Alan Cooper, the father of interactive design, proposed two methods for building user models:

Traditional user model: Based on research results such as interviews and observations of users, it is rigorous and reliable but time-consuming.

Temporary user model: It is built based on the understanding of users by industry experts or market research data. It is fast but easily biased.

Traditional user research methods select comprehensive factors, covering basic user attributes, behavioral characteristics, etc., and require user interviews and questionnaires. Although the research results are relatively accurate, they often take a long time. For companies that pursue small steps and fast progress, time is too precious. By the time a report is produced after several months, the opportunity may have been missed.

Therefore, we can consider building a temporary user model. Based on our understanding of users, we can select several factors that most affect users and products for analysis, quickly build a user model, and assist in product decision-making.

Methods for quickly building user models:

This article uses "Everyone is a Product Manager" as an example to explain step by step how to quickly establish a user model.

1. Select appropriate factors to divide user groups

Factor: User attributes used to divide user groups when building a user model, such as age, gender, income, occupation, etc.

Choosing the right factors

The purpose of this user research is to understand the reading preferences of non-UGC users of "Everyone is a Product Manager". Selection factors:

Segmenting user groups

After you have selected the factors, you need to make a simple division of the user groups, which will serve as the basis for further research.

In "Everyone is a Product Manager", users are divided into four categories based on their "years of product experience":

After the segmentation, check whether the results meet your expectations. If not, you need to adjust the factors until the segmentation results are the typical users you expected. If you don't know who the typical users are, you can ask people around you to roughly determine the characteristics of typical users.

Among these four groups of people, each one is a representative of a user group. By understanding the user group yourself or finding some typical users around you and then matching them to the four groups, you can clearly see what this user group is like.

Next, you need to analyze each of the divided user groups one by one, add some relevant information, behavioral characteristics, etc. For example, add the user's position, usage scenario, purpose, etc. to enrich the user portrait, and then build a user model.

2. Create a temporary user model

*** user group: people who want to work in product-related fields, interns or recent graduates, and people who transfer from other positions to product-related positions. This group of people visit the community very frequently and go wherever there is good content. They are mainly readers and do not create content themselves. They do not have strong loyalty to the community.

The second user group: people who have been engaged in product-related work for 1-3 years, have a certain understanding of products, interactions, operations, etc., are in the growth stage, and need to learn a lot of knowledge to lay a solid foundation and broaden their horizons. Some people have formed a certain loyalty to some communities, and their main energy will be concentrated on one or several communities, and they will not wander around aimlessly.

THINGS TO DO
A – In the passage on user models, write out everything from "Choosing the right" down to "of typical users.", substituting "criteria" for "factors" throughout.
B – Pick up the passage on user models after its last sentence and keep writing it.

INFORMATION PROVIDED
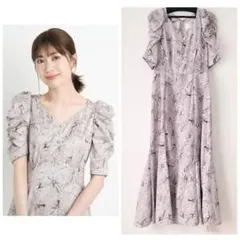 新品タグ♪アプワイザーリッシェ フラワープリントワンピース 花柄 ピンクベージュ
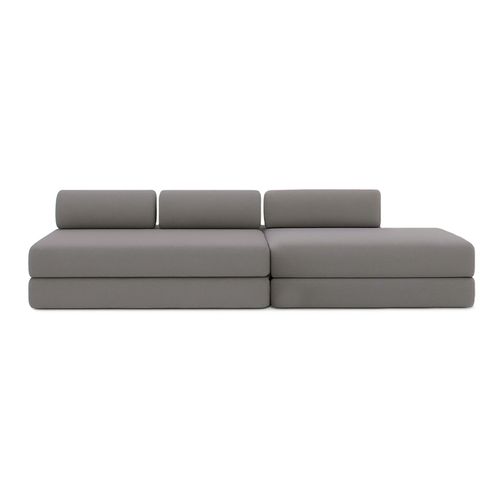 Canapé Droit Convertible 5 Places - Tissu Lisse - Gris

ANSWERS IN ORDER
A –
Choosing the right criteria

The purpose of this user research is to understand the reading preferences of non-UGC users of "Everyone is a Product Manager". Selection criteria:

Segmenting user groups

After you have selected the criteria, you need to make a simple division of the user groups, which will serve as the basis for further research.

In "Everyone is a Product Manager", users are divided into four categories based on their "years of product experience":

After the segmentation, check whether the results meet your expectations. If not, you need to adjust the criteria until the segmentation results are the typical users you expected. If you don't know who the typical users are, you can ask people around you to roughly determine the characteristics of typical users.

B –
The third user group: some have already started to lead a small team to do projects, which is one level higher than the ordinary product manager, except for large companies such as BAT. At this time, the goal is mainly to move towards a higher level of power center. In the PM community, they begin to try to share experiences, guide others, answer questions for everyone, and actively create content, rather than focusing on reading.

The fourth user group: those who have worked in product-related work for more than 5 years, most of whom are already product directors or CEOs of startups, etc. They visit the community mainly for self-marketing, company brand marketing, recruiting, and improving their influence in the circle, etc. For example, big Vs in various fields are basically not reading users.

Through the above analysis, we can find that the third and fourth types of users have basically formed a certain degree of loyalty to the community, and actively create content and attract fan users, which is often the opinion that "everyone is a product manager".

After dividing these user groups, we need to see which ones may be the future incremental market and the groups that need to be focused on. There are already many columnists for "Everyone is a Product Manager", and the content of the articles is enough to support it. Then we need to focus on the first and second groups who want to work in product and have just started working in product. These two groups of people are relatively large in number, and their loyalty to the PM community is not high enough, so they are easier to win over.

The purpose of this user research is mainly to understand the reading preferences of non-UGC users of "Everyone is a Product Manager". Next, we need to conduct user interviews with these two groups of people to verify the feasibility of the user model.

3. User interview verification

Since the temporary user model is more based on one's own understanding of the user, it is quick but easy to form deviations. Therefore, we need to conduct a simple verification through user interviews.

User interview: It is a qualitative research method used to identify problems and explore the user needs behind the problems. It usually has two purposes: discovering the real problem and finding the right solution.

Steps of user interview:

Simply put, user interviews are about: starting from the shallower to the deeper, from the outside to the inside.

User interview methods:

1) Breaking the ice: Ask simple questions like chatting, and create an interview atmosphere.

2) Ask open-ended questions. For example, "What do you think is attractive about this feature?" instead of asking users in a closed-ended way, "Do you like this feature?"

3) Pay attention to the user’s real feelings in the past and present, as well as the user’s non-verbal information, including body language, voice tone, etc.

4) Ask only one question at a time. After the user answers, try to ask more questions coherently and repeatedly confirm whether you understand the user's answer.

Key points for user interviews:

1) Don’t ask questions that are too open-ended or too vague. For example, “What do you think of the Renrenshizhepinmeng website?” A vague question may result in a vague answer from the user, such as “It’s great.”

2) Avoid asking biased questions, such as: Do you like this feature? This will more or less imply or influence the user's answer.

3) Listen and don’t interrupt the user at will. When the interviewee strays away from the question, you need to interrupt tactfully and bring the topic back. A common way to interrupt is to repeat the interviewee’s answer once to show your agreement, and then ask the question again.

4) Focus on the problems users encounter, not their solutions. Often, when users give answers, they will directly tell you how this function should be used. We need to focus on the problems users encounter when using this function and the causes of these problems, rather than just doing what the user says.

For example.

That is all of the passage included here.